Server telemetry dashboards usually fall into one of two camps: a sprawling Grafana stack with TimescaleDB and a separate metrics agent, or a single endpoint that returns last-second values and gets polled every few seconds. The Server Metrics tool aims at neither — it is a dashboard that tells you what one Node.js process is doing right now, no agent, no time-series database, no extra services. Just an SSE stream and a ring buffer.
Server-Sent Events over WebSockets. Telemetry is one-way: the server pushes, the client never sends application data back. WebSockets would solve the same problem but introduce a duplex protocol where one direction is unused. SSE rides on plain HTTP/1.1 or HTTP/2, works through every proxy that handles HTTP, and reconnects automatically via the browser's built-in EventSource. The route handler at /api/metrics/stream returns a ReadableStream<Uint8Array> with Content-Type: text/event-stream, a 2-second setInterval, and an abort listener that cleans up when the client disconnects. There is no library — the entire stream is roughly 30 lines of route handler code.
Singleton request tracker with a rolling window. RPS, p95 latency, and error rate are all derived from one in-memory object: a singleton requestTracker that records {status, durationMs, timestamp} on every request via a withTracking route wrapper. The tracker keeps entries in an array and prunes anything older than 60 seconds on every read. RPS is entries.length / 60, error rate is 4xx+5xx / total, p95 is the 95th percentile of durations sorted ascending. Single-process, no Redis, no Prometheus exporter — fine for a single-VPS deployment, replaceable with an external store the day it stops being.
Exponential-backoff reconnect with a hard cap. The client hook useMetricsStream opens an EventSource and listens for error. On error it closes the stream and schedules a retry with delays of 1s, 2s, 4s, 8s, 16s — five attempts totalling about 31 seconds. After the fifth failure it stops trying and the connection badge switches to OFFLINE · click retry. This is a deliberate choice: silent infinite retry burns battery and bandwidth on mobile, and a user with an active page is better positioned to decide "something is wrong" than the script is. Manual retry via the badge resets the counter and reopens the stream from scratch.
Snapshot bootstrap before the stream takes over. When the page first renders, the SSE stream takes up to 2 seconds to deliver the first event — that would be 2 seconds of collecting… placeholders. Instead, the hook fires a one-shot fetch('/api/metrics/snapshot') in parallel with opening the stream, and uses whichever arrives first. The snapshot endpoint returns the same MetricsSnapshot shape the stream emits, so the StatsBar and SparklineCard components cannot tell the difference. First paint shows real data within roughly 100ms instead of 2s.

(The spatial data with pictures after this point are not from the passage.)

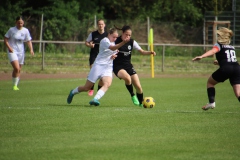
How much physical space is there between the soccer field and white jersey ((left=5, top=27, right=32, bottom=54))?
2.39m

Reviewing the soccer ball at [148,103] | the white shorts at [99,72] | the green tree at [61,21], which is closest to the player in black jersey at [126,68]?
the white shorts at [99,72]

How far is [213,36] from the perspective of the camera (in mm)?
35750

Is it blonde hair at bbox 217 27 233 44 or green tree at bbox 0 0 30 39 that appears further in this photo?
green tree at bbox 0 0 30 39

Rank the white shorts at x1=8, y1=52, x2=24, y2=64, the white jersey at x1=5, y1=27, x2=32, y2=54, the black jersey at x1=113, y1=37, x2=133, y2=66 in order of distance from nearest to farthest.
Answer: the black jersey at x1=113, y1=37, x2=133, y2=66, the white shorts at x1=8, y1=52, x2=24, y2=64, the white jersey at x1=5, y1=27, x2=32, y2=54

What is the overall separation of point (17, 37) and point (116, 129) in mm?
8914

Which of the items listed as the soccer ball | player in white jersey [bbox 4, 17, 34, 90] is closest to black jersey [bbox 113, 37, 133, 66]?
the soccer ball

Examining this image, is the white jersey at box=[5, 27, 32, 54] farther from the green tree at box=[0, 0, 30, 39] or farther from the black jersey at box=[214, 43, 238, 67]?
the green tree at box=[0, 0, 30, 39]

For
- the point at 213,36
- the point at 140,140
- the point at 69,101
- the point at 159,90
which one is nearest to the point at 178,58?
the point at 213,36

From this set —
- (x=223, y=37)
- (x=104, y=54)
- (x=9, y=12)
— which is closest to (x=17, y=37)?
(x=104, y=54)

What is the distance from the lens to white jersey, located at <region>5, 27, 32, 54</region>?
17.8 meters

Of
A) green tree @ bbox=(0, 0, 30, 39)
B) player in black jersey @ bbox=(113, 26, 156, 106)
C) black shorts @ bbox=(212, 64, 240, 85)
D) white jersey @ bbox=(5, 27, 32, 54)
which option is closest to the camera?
black shorts @ bbox=(212, 64, 240, 85)

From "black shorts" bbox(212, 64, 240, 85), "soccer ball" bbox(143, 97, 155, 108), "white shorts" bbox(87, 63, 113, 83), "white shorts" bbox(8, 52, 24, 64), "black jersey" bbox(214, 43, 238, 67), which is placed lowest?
"soccer ball" bbox(143, 97, 155, 108)

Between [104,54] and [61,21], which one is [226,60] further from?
[61,21]

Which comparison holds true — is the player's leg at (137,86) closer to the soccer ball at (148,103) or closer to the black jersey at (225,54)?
the soccer ball at (148,103)
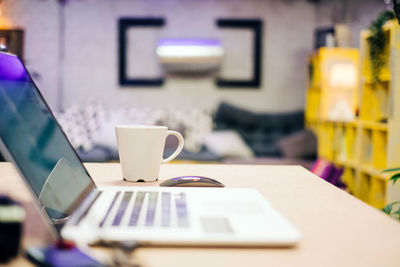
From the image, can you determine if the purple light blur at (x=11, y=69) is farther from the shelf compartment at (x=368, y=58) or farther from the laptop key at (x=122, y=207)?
the shelf compartment at (x=368, y=58)

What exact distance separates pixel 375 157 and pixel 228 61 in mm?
2079

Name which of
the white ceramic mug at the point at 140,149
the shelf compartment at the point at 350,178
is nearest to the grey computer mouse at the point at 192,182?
the white ceramic mug at the point at 140,149

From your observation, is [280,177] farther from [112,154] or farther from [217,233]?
[112,154]

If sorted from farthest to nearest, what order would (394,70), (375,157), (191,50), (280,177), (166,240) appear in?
(191,50)
(375,157)
(394,70)
(280,177)
(166,240)

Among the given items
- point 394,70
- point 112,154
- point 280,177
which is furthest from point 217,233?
point 112,154

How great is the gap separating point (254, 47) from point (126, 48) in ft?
4.86

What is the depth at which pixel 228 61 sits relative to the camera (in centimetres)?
452

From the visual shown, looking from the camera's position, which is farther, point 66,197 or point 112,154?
point 112,154

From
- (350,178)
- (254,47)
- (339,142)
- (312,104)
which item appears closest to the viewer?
(350,178)

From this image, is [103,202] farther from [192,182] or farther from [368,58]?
[368,58]

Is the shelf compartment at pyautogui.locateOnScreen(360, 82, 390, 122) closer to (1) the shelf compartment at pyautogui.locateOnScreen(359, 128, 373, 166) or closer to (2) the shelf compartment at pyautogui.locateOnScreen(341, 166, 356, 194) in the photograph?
(1) the shelf compartment at pyautogui.locateOnScreen(359, 128, 373, 166)

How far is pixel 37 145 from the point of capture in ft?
2.02

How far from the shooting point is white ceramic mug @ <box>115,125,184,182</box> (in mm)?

Threshold-based color coding for at-a-glance triage. CPU, memory and error-rate cells in the stats bar use three thresholds: under 50% is green, 50–80% is amber, over 80% is red. Any other coloring scheme — gradients, percentile-based, dynamic — adds cognitive load without adding signal. The threshold values come from Google's SRE error-budget conventions and are good enough for a personal-server dashboard. They are constants in the component file and not configurable, because configurability is overhead for a single-instance tool.
Sparklines as a 60-second visual buffer. Each sparkline card receives a 30-point ring buffer (the last 60 seconds at 2-second tick) and renders an SVG line with a faint area fill, a 50% reference gridline, and a dot on the latest value. The 60-second window is the same as the request tracker's rolling window — they are deliberately aligned so the sparkline you see and the RPS number you read are derived from the exact same data. Beyond 60 seconds, no history is kept; this is a real-time tool, not a historical one. Anyone who needs longer windows belongs in Grafana with a real time-series database, and that boundary is documented rather than hidden.
What the dashboard does not do. It does not alert — there is no threshold-triggered notification. It does not persist — restart the server and the buffer is empty. It does not multi-instance — every process has its own tracker, so a load-balanced fleet would need external aggregation. These omissions are not bugs; they are the line between "single-process observability you can ship in an evening" and "production telemetry stack." The dashboard is the first; anything past that is a different tool.